Rodrigo acredita que habilidades técnicas continuarão importantes, mas perderão protagonismo para capacidades essencialmente humanas.

Entre elas estão:

  • inteligência emocional;
  • pensamento crítico;
  • capacidade de desaprender;
  • leitura de cenários;
  • visão sistêmica;
  • comunicação;
  • influência;
  • resolução de problemas.

Ele cita ainda um aspecto frequentemente negligenciado: a vulnerabilidade.

Líderes que admitem não possuir todas as respostas criam ambientes mais preparados para inovação, aprendizado e adaptação constante.

Ao mesmo tempo, torna-se indispensável compreender o funcionamento dos negócios.

Um profissional de Customer Experience que conhece apenas atendimento dificilmente conquistará espaço na alta liderança.

“Quem quer crescer precisa parar de falar apenas de atendimento e começar a falar de negócios.”

Experiência do cliente só faz sentido quando gera valor para todos

Ao longo da entrevista, Rodrigo retorna várias vezes ao mesmo ponto: Customer Experience não é um centro de custos. É um investimento. Mas, como qualquer investimento, precisa demonstrar retorno.

Isso significa construir projetos capazes de aumentar receitas, melhorar eficiência operacional, reduzir desperdícios e fortalecer a fidelização dos clientes.

Não existe conflito entre experiência e resultado financeiro quando ambos fazem parte da mesma estratégia.

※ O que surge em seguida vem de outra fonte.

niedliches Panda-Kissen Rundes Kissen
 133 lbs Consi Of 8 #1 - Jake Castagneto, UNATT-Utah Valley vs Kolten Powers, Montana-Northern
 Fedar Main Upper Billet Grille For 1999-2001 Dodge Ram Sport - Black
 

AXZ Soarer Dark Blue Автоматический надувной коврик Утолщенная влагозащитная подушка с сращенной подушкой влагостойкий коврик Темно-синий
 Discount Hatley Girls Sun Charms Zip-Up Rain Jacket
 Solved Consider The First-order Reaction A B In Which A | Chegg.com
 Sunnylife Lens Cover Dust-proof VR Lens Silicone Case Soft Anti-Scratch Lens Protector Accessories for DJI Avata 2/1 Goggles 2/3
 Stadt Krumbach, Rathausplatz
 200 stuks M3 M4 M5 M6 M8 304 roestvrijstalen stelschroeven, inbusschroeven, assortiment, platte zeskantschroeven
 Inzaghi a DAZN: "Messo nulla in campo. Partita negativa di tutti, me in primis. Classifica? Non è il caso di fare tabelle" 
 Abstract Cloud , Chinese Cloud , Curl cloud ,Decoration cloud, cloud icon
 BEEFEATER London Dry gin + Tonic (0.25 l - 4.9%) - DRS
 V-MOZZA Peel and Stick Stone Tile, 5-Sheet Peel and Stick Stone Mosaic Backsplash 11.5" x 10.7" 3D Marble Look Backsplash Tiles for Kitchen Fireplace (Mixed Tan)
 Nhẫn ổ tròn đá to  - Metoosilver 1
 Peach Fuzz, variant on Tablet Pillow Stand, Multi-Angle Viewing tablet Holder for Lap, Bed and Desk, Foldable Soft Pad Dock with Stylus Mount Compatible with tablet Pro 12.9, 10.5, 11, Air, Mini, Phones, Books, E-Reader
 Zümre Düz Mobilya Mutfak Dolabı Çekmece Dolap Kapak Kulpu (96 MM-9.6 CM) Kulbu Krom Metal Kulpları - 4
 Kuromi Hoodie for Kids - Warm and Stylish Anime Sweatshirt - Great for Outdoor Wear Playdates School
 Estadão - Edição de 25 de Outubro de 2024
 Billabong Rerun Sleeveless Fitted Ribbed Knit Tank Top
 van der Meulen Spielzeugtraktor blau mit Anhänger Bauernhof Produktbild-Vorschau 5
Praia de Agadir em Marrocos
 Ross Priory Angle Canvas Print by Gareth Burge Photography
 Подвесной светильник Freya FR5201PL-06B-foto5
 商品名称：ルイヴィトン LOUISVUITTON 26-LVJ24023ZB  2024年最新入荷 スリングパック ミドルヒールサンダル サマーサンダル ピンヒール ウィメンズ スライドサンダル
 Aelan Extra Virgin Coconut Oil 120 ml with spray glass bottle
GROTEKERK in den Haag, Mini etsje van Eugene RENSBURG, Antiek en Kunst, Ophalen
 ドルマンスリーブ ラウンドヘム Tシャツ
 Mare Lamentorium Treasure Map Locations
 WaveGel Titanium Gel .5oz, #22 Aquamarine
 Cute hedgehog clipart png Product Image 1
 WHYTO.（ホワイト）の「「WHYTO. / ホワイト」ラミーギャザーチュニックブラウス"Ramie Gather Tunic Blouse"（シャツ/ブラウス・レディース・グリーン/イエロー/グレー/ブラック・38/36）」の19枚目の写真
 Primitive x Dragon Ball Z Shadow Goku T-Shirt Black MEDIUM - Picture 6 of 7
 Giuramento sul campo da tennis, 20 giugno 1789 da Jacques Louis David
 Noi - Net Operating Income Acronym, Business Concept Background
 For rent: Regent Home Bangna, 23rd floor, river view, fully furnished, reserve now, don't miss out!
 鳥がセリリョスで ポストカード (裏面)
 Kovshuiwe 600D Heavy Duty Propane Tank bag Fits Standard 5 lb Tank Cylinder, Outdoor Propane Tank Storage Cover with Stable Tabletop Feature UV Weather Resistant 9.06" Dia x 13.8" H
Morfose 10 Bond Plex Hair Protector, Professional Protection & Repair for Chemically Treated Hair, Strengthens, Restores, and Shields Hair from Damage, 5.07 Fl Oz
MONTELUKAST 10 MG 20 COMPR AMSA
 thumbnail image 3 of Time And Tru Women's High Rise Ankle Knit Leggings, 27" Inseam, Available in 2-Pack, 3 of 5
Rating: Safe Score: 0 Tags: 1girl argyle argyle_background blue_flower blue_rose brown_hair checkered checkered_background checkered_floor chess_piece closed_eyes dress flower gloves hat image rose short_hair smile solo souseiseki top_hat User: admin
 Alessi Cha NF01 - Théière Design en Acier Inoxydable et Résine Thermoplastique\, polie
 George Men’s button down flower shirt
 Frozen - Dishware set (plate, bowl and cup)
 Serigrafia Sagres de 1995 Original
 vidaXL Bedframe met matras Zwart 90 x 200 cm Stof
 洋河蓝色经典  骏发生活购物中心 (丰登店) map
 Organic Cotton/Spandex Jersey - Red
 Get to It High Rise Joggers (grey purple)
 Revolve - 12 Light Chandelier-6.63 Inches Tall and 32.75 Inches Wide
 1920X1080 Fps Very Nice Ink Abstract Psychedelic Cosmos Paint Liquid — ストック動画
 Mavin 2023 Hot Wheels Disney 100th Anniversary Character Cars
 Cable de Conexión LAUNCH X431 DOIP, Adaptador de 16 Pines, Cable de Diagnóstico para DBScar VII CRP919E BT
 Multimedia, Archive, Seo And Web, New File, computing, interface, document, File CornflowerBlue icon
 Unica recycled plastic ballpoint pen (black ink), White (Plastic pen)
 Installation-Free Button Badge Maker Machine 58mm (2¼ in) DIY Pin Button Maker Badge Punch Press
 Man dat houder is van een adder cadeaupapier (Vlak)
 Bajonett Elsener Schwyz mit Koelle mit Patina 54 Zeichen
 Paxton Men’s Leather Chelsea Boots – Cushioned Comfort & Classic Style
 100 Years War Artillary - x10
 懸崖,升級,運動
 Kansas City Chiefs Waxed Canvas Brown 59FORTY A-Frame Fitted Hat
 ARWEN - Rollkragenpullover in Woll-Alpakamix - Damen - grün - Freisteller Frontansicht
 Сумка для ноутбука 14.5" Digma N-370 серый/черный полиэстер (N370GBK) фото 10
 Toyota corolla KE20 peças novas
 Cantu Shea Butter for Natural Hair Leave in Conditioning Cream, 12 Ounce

O verdadeiro papel do líder de CX passa justamente por conectar essas duas dimensões.

Empresas que conseguem realizar essa integração deixam de enxergar CX como uma área de apoio e passam a tratá-la como um dos motores do crescimento.

O que os executivos podem aprender e aplicar

A principal transformação da liderança em CX não está na tecnologia, mas na mudança de perspectiva. O profissional que continuará relevante será aquele capaz de traduzir a voz do cliente em decisões de negócio, utilizar dados para orientar investimentos e liderar equipes preparadas para trabalhar em um ambiente cada vez mais híbrido entre pessoas e inteligência artificial.

Conhecer profundamente o consumidor continua sendo indispensável. A diferença é que, agora, isso representa apenas o ponto de partida.